*Text excerpt:*
- Location: 30°10′48″N 66°57′11″E﻿ / ﻿30.1800°N 66.9530°E Hazara Town, Quetta, Pakistan
- Date: 6 May 2011 0630 (PST)
- Attack type: Shooting and Rocket attacks
- Deaths: 8
- Injured: at least 15
- Perpetrators: Lashkar-e Jhangvi (LeJ)

= 2011 Hazara Town shooting =

Terrorist incident in Pakistan

2011 Hazara Town shooting refers to a massacre of Hazara people on 6 May 2011 in Hazara Town, Quetta, Pakistan which left 8 dead and at least 15 wounded. The attack took place early in the morning around 0630 hrs Pakistan Standard Time in a park when people were doing morning exercises, playing cricket and football. Three rockets were fired followed by heavy gunfire. Lashkar-e-Jhangvi (LeJ) claimed responsibility for the attack.

==Background==
Hazara Town is a Hazara populated neighborhoods of the southwestern city of Quetta in Pakistani province of Balochistan. The Hazaras are mainly Shia Muslims and their neighborhood is surrounded those of other ethnic groups of Sunni sect, Balochs and Pashtuns.

*Set exercise 1:* Reproduce the stretch of the Hazara Town shooting text from "2011 Hazara Town shooting refers" through "for the attack.", word for word.
*Set exercise 2:* Decide whether each statement agrees with the Hazara Town shooting text, answering yes or no and quoting the deciding words: (a) The attack took place in the evening. (b) The rockets were fired before the gunfire began. (c) Lashkar-e-Jhangvi claimed responsibility for the attack.
*Set exercise 3:* Extend the Hazara Town shooting text, starting after its last sentence.
The rows below this text come from a different source.

*Entries provided:*
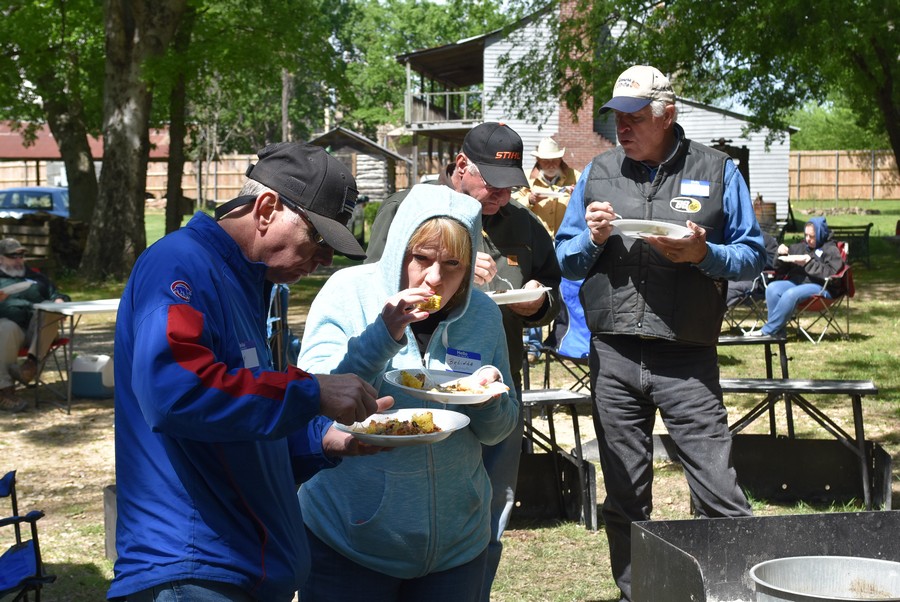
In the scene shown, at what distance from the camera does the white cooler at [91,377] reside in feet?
32.4

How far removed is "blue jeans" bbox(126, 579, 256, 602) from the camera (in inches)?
79.7

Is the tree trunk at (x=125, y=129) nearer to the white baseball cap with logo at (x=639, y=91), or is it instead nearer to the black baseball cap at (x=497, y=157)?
the black baseball cap at (x=497, y=157)

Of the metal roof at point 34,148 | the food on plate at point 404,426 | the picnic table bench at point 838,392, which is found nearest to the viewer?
the food on plate at point 404,426

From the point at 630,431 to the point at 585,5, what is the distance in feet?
52.2

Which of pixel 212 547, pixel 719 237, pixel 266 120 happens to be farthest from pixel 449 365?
pixel 266 120

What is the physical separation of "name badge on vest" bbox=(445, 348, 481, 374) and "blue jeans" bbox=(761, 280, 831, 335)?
341 inches

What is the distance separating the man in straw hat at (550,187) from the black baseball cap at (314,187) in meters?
5.46

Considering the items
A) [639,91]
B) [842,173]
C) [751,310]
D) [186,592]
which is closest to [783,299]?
[751,310]

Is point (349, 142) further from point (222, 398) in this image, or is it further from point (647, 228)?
point (222, 398)

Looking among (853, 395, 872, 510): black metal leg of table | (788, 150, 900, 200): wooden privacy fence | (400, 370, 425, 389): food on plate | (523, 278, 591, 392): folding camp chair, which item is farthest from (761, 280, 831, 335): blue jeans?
(788, 150, 900, 200): wooden privacy fence

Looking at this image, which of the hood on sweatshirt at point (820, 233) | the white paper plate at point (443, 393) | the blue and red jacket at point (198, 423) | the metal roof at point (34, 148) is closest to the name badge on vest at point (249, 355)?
the blue and red jacket at point (198, 423)

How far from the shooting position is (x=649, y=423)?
14.2 feet

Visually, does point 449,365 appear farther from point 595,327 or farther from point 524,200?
point 524,200

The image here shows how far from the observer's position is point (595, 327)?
426 centimetres
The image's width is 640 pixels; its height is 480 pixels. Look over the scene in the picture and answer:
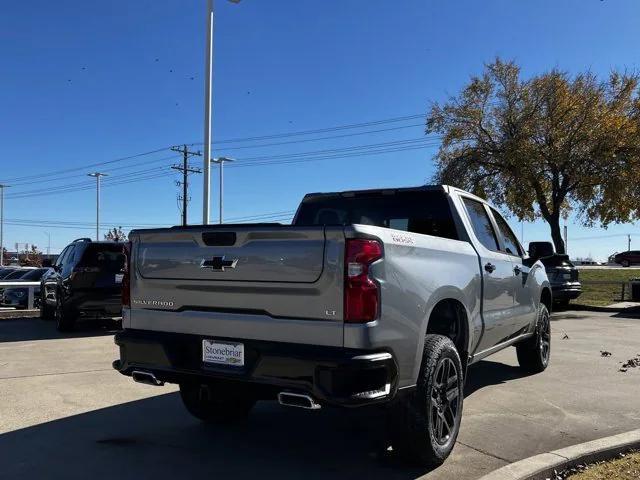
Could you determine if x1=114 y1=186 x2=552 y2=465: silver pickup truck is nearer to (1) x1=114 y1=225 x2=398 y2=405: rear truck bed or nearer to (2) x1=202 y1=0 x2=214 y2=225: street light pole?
(1) x1=114 y1=225 x2=398 y2=405: rear truck bed

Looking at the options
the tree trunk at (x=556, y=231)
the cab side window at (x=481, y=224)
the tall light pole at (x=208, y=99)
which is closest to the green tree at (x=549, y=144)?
the tree trunk at (x=556, y=231)

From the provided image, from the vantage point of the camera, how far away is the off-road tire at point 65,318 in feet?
35.9

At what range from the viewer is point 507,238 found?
658 centimetres

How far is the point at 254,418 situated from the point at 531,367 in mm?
3827

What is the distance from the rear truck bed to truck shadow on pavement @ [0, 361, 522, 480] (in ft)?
2.04

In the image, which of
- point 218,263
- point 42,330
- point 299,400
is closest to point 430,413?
point 299,400

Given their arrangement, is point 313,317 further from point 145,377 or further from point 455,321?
point 455,321

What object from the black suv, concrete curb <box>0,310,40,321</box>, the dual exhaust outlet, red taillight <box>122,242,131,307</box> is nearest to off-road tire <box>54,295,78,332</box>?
the black suv

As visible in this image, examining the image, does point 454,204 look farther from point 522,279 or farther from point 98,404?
point 98,404

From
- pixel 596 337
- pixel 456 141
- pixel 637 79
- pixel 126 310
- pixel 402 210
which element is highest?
pixel 637 79

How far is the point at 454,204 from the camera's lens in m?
5.31

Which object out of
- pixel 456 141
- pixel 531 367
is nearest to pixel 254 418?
pixel 531 367

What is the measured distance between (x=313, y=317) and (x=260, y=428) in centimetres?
203

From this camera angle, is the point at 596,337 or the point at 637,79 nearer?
the point at 596,337
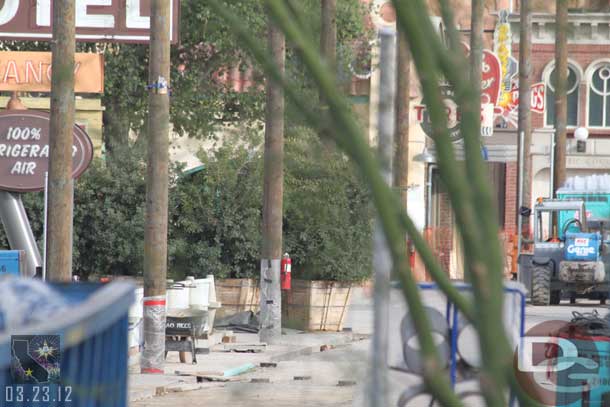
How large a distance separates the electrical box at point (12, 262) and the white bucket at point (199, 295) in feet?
13.5

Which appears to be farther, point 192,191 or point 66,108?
point 192,191

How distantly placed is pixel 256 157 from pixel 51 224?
9.16 meters

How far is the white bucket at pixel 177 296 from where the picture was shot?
20.4 meters

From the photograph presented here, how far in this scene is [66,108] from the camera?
14852 millimetres

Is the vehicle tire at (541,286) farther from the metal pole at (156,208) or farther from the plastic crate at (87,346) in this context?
the plastic crate at (87,346)

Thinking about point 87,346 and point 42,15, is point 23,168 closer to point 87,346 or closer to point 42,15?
point 42,15

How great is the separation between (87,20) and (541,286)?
1177 cm

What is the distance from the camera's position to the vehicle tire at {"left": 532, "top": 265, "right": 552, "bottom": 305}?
2967cm

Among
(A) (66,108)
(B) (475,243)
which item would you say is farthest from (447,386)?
(A) (66,108)

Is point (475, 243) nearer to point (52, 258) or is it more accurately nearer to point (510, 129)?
point (52, 258)

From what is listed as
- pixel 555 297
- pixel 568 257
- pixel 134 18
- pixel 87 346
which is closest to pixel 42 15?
pixel 134 18

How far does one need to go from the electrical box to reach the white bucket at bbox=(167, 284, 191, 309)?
3.40 meters

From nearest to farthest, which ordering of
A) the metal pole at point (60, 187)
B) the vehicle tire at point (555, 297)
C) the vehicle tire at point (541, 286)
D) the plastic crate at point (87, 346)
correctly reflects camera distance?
the plastic crate at point (87, 346), the metal pole at point (60, 187), the vehicle tire at point (541, 286), the vehicle tire at point (555, 297)

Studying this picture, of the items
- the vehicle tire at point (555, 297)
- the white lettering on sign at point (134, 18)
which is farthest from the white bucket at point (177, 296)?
the vehicle tire at point (555, 297)
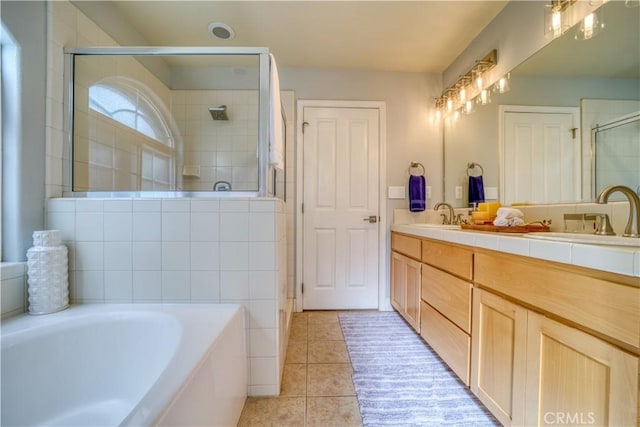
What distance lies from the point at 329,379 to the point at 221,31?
8.27 feet

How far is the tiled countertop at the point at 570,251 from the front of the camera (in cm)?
60

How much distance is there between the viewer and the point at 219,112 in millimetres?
2076

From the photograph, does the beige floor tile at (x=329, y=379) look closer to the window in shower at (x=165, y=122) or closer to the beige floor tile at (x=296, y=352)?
the beige floor tile at (x=296, y=352)

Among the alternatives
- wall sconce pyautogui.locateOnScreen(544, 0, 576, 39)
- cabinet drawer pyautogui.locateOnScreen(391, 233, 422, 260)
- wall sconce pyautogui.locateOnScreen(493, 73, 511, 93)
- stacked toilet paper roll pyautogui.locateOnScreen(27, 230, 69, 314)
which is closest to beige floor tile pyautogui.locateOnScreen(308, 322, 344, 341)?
cabinet drawer pyautogui.locateOnScreen(391, 233, 422, 260)

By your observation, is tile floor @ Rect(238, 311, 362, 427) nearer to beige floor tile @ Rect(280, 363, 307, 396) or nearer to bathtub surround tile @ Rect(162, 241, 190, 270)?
beige floor tile @ Rect(280, 363, 307, 396)

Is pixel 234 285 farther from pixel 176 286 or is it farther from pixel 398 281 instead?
pixel 398 281

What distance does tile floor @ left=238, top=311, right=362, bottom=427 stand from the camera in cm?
Result: 111

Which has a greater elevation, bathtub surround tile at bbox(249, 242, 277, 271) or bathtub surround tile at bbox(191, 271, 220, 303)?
bathtub surround tile at bbox(249, 242, 277, 271)

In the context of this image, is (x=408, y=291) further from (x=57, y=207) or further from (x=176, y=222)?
(x=57, y=207)

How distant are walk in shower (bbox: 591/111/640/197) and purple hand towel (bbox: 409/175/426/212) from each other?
118cm

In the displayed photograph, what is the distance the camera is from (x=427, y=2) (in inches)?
63.7

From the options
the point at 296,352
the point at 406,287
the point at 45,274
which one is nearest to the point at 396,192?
the point at 406,287

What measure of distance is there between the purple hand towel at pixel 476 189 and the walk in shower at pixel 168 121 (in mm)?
1614

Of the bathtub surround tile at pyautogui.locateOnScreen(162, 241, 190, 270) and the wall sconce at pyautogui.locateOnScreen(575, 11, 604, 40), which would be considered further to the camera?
the bathtub surround tile at pyautogui.locateOnScreen(162, 241, 190, 270)
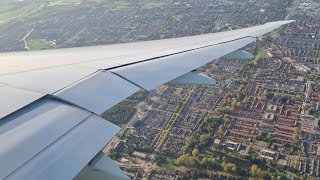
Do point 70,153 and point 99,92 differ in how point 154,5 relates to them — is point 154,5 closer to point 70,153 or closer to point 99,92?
point 99,92

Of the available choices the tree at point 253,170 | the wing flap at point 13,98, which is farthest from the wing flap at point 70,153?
the tree at point 253,170

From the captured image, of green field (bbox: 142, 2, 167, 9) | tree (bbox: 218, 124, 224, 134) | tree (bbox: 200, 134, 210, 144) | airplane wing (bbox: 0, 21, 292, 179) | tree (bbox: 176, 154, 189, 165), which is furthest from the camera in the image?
green field (bbox: 142, 2, 167, 9)

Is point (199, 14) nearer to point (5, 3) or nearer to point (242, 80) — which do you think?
point (242, 80)

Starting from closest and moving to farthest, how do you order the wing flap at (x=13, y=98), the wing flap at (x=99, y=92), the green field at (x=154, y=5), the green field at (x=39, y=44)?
the wing flap at (x=13, y=98) → the wing flap at (x=99, y=92) → the green field at (x=39, y=44) → the green field at (x=154, y=5)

*Right answer 1:*
2011 Hazara Town shooting refers to a massacre of Hazara people on 6 May 2011 in Hazara Town, Quetta, Pakistan which left 8 dead and at least 15 wounded. The attack took place early in the morning around 0630 hrs Pakistan Standard Time in a park when people were doing morning exercises, playing cricket and football. Three rockets were fired followed by heavy gunfire. Lashkar-e-Jhangvi (LeJ) claimed responsibility for the attack.

*Right answer 2:*
(a) No: "The attack took place early in the morning around 0630 hrs Pakistan Standard Time"
(b) Yes: "Three rockets were fired followed by heavy gunfire."
(c) Yes: "Lashkar-e-Jhangvi (LeJ) claimed responsibility for the attack."

*Right answer 3:*
==Shooting==
The attack took place in an open field park adjacent to Hazara cemetery by Bypass Road. At least 10 armed men with two rocket launchers and automatic assault rifles on three vehicles entered from Brewery Road, took positions on Bypass Road and started shooting. At least three rockets were fired which were followed by heavy gunfire. The shooting lasted 17 minutes after which the assailants fled towards the Shalkot area. By the end of the day, the shooting had left 8 dead and 15 injured.

==Perpetrators==
The banned Pakistani Sunni extremist militant group Lashkar-e-Jhangvi claimed responsibility for the attacks in Hazara Town. LeJ specifically talked about Hazara Town shooting in one of their night letters distributed in Quetta by LeJ Balochistan Unit. It is believed that it was one of the attacks in revenge of the death of Al-Qaeda leader Osama bin Laden.

==Response==
The protesters blocked the bypass road and demanded the arrest of the assailants.

The US Embassy in Islamabad also issued a statement condemning the killings:
The senseless killing of innocent civilians is an affront to the people of Pakistan and to all humanity. All must stand together and take resolute action to disrupt, dismantle, and defeat terrorist organisations.

The Pakistani political parties Muttahida Qaumi Movement and Tehreek Insaf condemned the killings and demanded the arrest of perpetrators from Government of Pakistan.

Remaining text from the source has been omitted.